Friday, December 23, 2011

It’s Christmas: once more wise – persons - consider where the bringer of our salvation is to be found


Mundraub. It was Annelie’s contribution to an on-going conversation ever since we were on our cruise. The discussion has revolved around the mansioned rich on the island hills and the poor in the markets. Being literally in the middle isn’t all that comfortable either, if you are wondering.

That particular German word came up as a remembrance of the war years “back then.” If a person stole because he or she were in dire hunger it is not a violation of the law; for Germans, this is much like English “common law.” She added to our talk the remembrance of that Sabbath when Jesus’ hungry disciples took grain from a field to eat as they were walking. The religious leaders were outraged. Not Jesus. He knew “hungry” not as a word in a biblical dictionary.

My own thoughts turned to the time when I was in graduate school in Berkley. It was the time of the “hippie.” They wore no shoes; their feet were dirty. They just did not smell like being poor. I know poor when I – well, every one who has been a rural pastor has been in situations… Most of those I saw in California were fashionable in their poverty; they romanticized it. Maybe you remember, too; it was right before the decade of the “Me” generation of the 80’s smiled its way in. Money was chic again.  
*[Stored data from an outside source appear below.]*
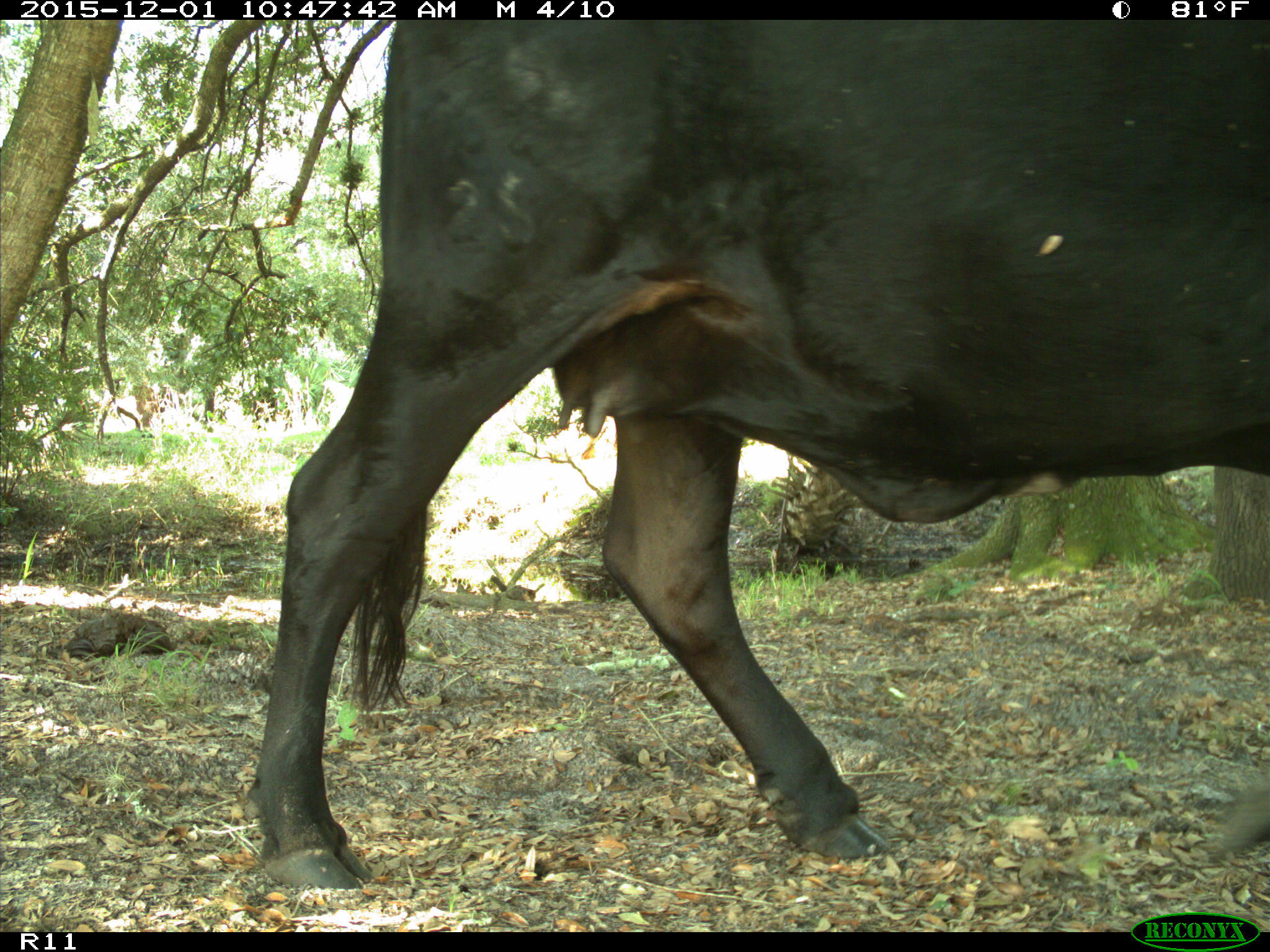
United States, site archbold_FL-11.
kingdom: Animalia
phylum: Chordata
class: Mammalia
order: Artiodactyla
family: Bovidae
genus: Bos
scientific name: Bos taurus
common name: domestic cow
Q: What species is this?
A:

It is so instructive to go into a younger women’s store. Coming into the section with jeans there will be a display of what’s in style: nothing like sporting holes on your knees to prove you are of the “in” crowd. Have you ever wondered how that fits into the protest about paying more taxes? Those worn out looking jeans don’t come free, you know… At least rags are not a fashion statement on Christmas Eve.

It was not so on that Eve when some blue collared fellows got some one to take their security shift at the sheep fold so they could go into Bethlehem. It would not be so either with those wealthy men jolting down the hill on their camels, bringing gifts to a child they had sensed from afar was full of promise.

Annelie and I once had our chance to go to Bethlehem, too. We didn’t take it. The locals were throwing rocks that day; someone might think a few casualties were a small price to keeping the lid on for another day. Poverty was the topic and nobody was posing.

I don’t know about “peace on earth” as a reality; I would settle for just a little more sanity, wouldn’t you?